Do you remember how it snowed on the night that we met? Your eyes met mine, and in that moment, it felt as if I had found you again from another lifetime. You shot me a mischievous smile. "No, no, Nina," my friends warned, "he definitely will not be good for you." I put your face between my warm palms and kissed you anyways. I really had no choice, you see. I loved you from the beginning.
We walked the snow covered streets of Boston with its seductive lights glistening across the wet pavement. We lived in our own dream, exhilarated by the wonder of this -- the beginning of all beginnings, the last first kiss. Just you and me. I read that falling in love is a lot like falling asleep. It happens slowly at first and then all at once -- like the slow tide that draws you in and then swallows you whole before you even realize it.
I knew you loved me when I opened your refrigerator. You had cooked an impressive dinner, and we ended the meal with a decadent blackberry mousse. I knew you loved me when I opened your refrigerator to find twelve blackberry mousses that you would not serve me. You have always wanted everything to be perfect for me.
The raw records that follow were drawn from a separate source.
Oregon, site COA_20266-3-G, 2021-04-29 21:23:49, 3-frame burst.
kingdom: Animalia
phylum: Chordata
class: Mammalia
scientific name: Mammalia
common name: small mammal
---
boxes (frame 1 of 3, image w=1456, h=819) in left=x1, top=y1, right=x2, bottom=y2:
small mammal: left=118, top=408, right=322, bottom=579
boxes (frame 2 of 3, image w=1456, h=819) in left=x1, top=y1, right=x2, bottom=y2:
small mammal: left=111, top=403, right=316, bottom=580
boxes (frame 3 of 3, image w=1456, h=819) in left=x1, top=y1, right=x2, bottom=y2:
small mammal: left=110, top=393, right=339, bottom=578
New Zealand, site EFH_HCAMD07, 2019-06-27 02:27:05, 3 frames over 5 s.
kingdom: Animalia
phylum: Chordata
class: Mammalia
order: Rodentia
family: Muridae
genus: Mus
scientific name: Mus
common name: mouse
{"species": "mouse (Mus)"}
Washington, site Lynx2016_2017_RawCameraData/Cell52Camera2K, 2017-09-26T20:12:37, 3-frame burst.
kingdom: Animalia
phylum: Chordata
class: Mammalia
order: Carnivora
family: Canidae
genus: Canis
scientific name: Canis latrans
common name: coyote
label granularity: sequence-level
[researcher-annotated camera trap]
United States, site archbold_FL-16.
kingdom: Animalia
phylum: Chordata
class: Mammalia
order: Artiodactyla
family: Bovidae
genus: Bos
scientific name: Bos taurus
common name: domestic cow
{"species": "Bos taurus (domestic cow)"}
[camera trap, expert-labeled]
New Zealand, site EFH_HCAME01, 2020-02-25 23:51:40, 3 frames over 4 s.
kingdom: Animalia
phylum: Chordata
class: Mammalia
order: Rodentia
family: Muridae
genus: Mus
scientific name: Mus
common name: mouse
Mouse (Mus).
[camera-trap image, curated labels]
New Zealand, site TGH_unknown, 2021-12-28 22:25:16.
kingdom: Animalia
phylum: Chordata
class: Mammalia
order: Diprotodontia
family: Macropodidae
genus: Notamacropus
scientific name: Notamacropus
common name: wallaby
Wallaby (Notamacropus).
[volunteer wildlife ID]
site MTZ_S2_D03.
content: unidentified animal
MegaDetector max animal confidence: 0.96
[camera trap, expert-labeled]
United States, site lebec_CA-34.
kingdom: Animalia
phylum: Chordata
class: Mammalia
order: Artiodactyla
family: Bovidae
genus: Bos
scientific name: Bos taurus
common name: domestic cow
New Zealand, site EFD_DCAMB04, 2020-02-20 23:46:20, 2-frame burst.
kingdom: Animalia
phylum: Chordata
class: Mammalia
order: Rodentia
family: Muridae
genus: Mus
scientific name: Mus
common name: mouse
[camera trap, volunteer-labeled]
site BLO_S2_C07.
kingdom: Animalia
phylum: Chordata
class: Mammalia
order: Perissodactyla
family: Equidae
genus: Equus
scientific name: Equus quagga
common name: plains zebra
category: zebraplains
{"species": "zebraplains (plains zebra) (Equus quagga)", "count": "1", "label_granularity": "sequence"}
That night, you wanted perfection in the blackberry mousse.
My sweet love, how terrible life can be. I'm so sorry that I have pulled you into the unyielding wrath of my illness. I'm afraid that it has left you a little bit broken, so scarred by the profound reality that there is actually no perfection in this world. So scarred by the profound reality of my mortality. Sometimes, I find you gazing listlessly into the distance. I wonder what you're thinking, and then your poor terrified eyes fall upon me. You are caught in a storm, gasping desperately for air unable to breathe at the thought of life without me.
These days when our eyes meet, there is so much worry, my dear. The lightness has been replaced by something so heavy that I fear you will sink into the quicksand. There is not a single moment that I take for granted how desperately you love me. I love you more for it each day.
In Buddhism, we learn that there is only one certainty in life which is that we will all inevitably face death. I understand this more now, and it makes me so eager to live, Matt. I want us to live each moment as the best versions of ourselves. I want us to love in a way we never knew possible. I want us to live life like it is meant to be lived: Awake.
Put your hands in mine, my love. Let's not worry about tomorrow. Let me just love you in this moment and find shelter in the warmth of your embrace.
Put your hands in mine, my love. Let us watch every sunset and drown in the beauty of the fiery rouge spilling across the waves.
Put your hands in mine, my love. And dream of how wrinkled our hands will look years from now as we grow old together fingers intertwined.